* Requirements *
Scan the records for the line containing "In the provided image, among"; extract it and all later lines, verbatim, through the end, and nothing before it.

* Exercise input *

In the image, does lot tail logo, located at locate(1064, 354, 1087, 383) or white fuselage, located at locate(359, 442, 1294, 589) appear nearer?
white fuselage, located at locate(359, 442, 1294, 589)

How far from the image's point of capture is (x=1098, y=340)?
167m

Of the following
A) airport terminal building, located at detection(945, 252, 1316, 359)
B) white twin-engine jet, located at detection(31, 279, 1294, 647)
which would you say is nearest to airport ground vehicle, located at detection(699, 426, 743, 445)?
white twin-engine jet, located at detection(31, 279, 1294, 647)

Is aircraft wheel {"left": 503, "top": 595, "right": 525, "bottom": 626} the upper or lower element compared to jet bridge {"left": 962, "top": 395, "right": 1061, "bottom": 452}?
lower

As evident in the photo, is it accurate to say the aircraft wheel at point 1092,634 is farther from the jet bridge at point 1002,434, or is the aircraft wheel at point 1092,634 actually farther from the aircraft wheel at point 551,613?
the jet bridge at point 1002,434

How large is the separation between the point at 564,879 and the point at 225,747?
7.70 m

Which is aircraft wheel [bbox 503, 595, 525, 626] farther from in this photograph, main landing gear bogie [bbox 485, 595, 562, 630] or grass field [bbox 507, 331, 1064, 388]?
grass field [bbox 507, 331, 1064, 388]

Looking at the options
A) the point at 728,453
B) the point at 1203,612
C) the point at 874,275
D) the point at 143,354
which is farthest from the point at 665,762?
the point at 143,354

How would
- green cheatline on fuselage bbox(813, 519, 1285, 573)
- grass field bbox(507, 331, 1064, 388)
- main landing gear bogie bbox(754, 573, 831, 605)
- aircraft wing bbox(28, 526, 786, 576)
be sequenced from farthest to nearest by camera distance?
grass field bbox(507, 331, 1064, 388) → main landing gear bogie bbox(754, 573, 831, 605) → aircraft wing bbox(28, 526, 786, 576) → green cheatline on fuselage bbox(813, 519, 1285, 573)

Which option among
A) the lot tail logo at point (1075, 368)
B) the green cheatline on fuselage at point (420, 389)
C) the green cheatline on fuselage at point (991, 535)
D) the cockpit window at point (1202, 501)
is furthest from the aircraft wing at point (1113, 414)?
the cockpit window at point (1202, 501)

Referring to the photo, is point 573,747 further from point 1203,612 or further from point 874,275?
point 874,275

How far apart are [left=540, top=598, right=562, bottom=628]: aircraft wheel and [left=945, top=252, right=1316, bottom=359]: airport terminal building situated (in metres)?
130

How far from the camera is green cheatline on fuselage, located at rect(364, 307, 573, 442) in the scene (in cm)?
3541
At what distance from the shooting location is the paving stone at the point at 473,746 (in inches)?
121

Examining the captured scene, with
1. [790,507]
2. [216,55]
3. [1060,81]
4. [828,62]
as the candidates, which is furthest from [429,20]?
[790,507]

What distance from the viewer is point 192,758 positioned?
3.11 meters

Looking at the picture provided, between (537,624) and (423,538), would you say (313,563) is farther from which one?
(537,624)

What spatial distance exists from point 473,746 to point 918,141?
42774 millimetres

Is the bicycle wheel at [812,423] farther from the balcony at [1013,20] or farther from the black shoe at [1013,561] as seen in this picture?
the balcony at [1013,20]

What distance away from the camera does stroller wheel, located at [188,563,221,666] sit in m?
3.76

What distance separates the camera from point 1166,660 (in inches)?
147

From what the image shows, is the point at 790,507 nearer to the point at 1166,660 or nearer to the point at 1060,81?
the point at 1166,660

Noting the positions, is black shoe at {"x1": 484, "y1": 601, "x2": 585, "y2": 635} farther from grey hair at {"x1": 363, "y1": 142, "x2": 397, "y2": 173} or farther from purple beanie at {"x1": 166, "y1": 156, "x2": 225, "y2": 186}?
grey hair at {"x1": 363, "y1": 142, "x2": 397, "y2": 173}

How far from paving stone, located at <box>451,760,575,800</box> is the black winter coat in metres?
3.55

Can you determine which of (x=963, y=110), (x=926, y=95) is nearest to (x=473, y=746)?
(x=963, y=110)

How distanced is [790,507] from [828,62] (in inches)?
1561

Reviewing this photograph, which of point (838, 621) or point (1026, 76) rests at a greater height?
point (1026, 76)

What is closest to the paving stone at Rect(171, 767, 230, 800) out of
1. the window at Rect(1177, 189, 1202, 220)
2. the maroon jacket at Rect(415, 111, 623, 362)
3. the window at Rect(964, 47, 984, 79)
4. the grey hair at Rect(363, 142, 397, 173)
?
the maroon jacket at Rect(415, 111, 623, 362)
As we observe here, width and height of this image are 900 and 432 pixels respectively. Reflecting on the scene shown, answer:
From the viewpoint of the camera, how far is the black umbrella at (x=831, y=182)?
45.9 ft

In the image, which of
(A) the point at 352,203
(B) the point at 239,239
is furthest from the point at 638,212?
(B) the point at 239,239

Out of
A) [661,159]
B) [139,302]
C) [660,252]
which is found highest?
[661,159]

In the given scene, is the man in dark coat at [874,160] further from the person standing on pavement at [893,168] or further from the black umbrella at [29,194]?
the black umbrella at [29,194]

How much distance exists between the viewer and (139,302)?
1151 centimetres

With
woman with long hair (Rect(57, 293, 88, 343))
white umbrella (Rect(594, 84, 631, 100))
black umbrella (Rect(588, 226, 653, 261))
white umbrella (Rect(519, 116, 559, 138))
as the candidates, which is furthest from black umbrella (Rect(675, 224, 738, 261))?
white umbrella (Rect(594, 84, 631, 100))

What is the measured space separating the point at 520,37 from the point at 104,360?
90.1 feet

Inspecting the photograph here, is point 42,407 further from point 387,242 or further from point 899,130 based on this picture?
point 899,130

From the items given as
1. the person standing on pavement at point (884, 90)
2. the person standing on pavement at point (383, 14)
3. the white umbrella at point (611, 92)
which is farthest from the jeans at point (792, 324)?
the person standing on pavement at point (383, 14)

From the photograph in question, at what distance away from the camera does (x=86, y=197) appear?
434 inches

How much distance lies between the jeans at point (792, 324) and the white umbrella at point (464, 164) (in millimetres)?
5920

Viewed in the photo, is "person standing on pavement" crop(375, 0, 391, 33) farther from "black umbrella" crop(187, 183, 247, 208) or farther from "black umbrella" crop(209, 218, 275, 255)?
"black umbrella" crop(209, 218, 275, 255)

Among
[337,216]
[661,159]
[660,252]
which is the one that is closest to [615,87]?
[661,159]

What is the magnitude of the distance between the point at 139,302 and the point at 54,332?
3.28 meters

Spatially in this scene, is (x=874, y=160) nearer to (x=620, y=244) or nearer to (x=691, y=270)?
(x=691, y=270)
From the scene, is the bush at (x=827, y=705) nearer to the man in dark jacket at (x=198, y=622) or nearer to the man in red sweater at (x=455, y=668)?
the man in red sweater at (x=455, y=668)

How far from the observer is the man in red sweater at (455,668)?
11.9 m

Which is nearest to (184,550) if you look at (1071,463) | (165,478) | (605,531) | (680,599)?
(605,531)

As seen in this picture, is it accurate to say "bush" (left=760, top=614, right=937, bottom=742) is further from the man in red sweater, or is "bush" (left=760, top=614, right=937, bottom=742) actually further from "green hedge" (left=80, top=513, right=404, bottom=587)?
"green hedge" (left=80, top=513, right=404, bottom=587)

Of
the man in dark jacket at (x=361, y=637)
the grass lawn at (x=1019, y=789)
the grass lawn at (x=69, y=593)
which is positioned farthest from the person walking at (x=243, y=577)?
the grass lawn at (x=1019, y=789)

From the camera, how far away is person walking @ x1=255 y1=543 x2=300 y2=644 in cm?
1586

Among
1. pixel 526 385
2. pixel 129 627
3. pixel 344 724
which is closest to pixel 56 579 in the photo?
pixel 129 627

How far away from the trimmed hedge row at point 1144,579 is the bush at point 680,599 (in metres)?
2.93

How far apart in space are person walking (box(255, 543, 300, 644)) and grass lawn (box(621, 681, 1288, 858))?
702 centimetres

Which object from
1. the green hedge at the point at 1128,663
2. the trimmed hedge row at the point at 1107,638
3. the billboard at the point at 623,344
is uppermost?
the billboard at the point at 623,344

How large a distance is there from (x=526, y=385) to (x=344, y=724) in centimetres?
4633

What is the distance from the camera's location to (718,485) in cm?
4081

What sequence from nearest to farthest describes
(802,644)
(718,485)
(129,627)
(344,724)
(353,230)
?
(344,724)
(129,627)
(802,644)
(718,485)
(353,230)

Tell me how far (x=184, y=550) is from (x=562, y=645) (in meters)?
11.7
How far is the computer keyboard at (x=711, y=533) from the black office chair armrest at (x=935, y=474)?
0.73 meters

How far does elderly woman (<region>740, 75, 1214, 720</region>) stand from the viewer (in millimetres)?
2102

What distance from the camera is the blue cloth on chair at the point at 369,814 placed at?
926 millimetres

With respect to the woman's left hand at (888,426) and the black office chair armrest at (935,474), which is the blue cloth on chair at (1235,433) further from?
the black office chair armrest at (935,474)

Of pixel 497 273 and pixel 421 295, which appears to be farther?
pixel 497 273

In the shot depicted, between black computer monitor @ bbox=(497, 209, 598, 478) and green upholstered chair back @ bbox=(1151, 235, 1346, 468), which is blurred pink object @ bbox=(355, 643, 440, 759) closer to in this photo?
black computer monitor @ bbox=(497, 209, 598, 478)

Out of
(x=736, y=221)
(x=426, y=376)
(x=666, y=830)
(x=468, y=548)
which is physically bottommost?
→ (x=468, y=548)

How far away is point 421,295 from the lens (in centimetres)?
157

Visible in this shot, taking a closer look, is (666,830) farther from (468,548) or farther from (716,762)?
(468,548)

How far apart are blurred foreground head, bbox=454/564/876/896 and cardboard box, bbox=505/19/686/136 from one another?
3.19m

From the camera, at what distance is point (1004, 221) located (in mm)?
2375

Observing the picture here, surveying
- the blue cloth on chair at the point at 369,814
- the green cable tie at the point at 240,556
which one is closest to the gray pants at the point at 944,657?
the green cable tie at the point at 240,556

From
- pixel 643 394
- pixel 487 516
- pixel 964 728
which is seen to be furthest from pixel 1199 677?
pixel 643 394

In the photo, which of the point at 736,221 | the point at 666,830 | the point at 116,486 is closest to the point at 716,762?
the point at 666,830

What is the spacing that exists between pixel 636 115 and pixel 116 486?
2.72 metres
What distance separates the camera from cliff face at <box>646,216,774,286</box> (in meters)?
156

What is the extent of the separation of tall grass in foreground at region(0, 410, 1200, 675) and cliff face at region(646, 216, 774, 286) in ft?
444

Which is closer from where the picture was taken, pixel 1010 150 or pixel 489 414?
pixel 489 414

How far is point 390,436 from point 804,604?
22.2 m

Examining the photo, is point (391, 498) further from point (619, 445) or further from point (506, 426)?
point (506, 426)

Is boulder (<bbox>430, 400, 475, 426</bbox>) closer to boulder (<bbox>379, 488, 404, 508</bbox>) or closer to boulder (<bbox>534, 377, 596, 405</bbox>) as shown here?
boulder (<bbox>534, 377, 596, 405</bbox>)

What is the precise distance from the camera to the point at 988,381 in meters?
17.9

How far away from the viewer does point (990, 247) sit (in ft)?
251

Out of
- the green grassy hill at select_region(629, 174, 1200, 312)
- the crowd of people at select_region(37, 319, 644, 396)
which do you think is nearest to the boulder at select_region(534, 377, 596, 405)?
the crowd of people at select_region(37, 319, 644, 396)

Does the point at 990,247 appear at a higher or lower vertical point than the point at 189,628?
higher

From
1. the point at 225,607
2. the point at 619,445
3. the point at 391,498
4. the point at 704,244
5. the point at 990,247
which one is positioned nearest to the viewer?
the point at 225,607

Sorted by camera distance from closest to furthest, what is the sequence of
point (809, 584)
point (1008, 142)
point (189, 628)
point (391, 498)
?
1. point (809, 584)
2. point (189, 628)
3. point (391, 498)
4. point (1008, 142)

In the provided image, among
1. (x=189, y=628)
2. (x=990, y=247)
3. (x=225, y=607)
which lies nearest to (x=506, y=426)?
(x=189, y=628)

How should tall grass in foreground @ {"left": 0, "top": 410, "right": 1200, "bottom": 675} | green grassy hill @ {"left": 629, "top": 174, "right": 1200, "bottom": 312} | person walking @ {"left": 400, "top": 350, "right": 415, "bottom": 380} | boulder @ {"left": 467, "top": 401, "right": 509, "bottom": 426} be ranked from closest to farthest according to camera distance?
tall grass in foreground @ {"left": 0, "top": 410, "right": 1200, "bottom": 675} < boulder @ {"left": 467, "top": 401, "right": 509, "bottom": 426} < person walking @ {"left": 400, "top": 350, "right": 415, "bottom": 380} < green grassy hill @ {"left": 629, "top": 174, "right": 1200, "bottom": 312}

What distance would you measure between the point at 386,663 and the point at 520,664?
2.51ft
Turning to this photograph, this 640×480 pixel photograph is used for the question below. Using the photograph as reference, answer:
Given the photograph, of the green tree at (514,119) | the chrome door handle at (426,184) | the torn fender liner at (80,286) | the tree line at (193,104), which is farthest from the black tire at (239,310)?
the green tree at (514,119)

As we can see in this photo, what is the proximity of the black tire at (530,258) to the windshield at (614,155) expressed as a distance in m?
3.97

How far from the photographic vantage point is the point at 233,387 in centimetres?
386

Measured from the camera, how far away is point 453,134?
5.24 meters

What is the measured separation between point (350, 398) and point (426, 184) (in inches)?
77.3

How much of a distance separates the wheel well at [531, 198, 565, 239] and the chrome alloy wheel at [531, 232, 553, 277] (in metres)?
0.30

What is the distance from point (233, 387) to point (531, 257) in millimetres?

* Result *
In the provided image, among
1. (x=189, y=628)
2. (x=990, y=247)
3. (x=225, y=607)
which lies nearest to (x=506, y=426)?
(x=189, y=628)

How should tall grass in foreground @ {"left": 0, "top": 410, "right": 1200, "bottom": 675} | green grassy hill @ {"left": 629, "top": 174, "right": 1200, "bottom": 312} | person walking @ {"left": 400, "top": 350, "right": 415, "bottom": 380} | boulder @ {"left": 467, "top": 401, "right": 509, "bottom": 426} be ranked from closest to farthest according to camera distance?
tall grass in foreground @ {"left": 0, "top": 410, "right": 1200, "bottom": 675} < boulder @ {"left": 467, "top": 401, "right": 509, "bottom": 426} < person walking @ {"left": 400, "top": 350, "right": 415, "bottom": 380} < green grassy hill @ {"left": 629, "top": 174, "right": 1200, "bottom": 312}

What distance would you measure between the point at 386,663 and the point at 520,664?
2.51ft
Turning to this photograph, this 640×480 pixel photograph is used for the question below. Using the photograph as reference, answer:
Given the photograph, of the green tree at (514,119) | the chrome door handle at (426,184) | the torn fender liner at (80,286) | the tree line at (193,104), which is farthest from the black tire at (239,310)?
the green tree at (514,119)

As we can see in this photo, what is the proximity of the black tire at (530,258) to the windshield at (614,155) expressed as a distance in m?
3.97

How far from the photographic vantage point is the point at 233,387 in centimetres?
386

Measured from the camera, how far away is point 453,134?
5.24 meters

What is the measured separation between point (350, 398) and point (426, 184) (in inches)?
77.3

How much of a distance separates the wheel well at [531, 198, 565, 239] and the chrome alloy wheel at [531, 232, 553, 277] (in metres)?
0.30

What is the distance from point (233, 387) to point (531, 257) in millimetres?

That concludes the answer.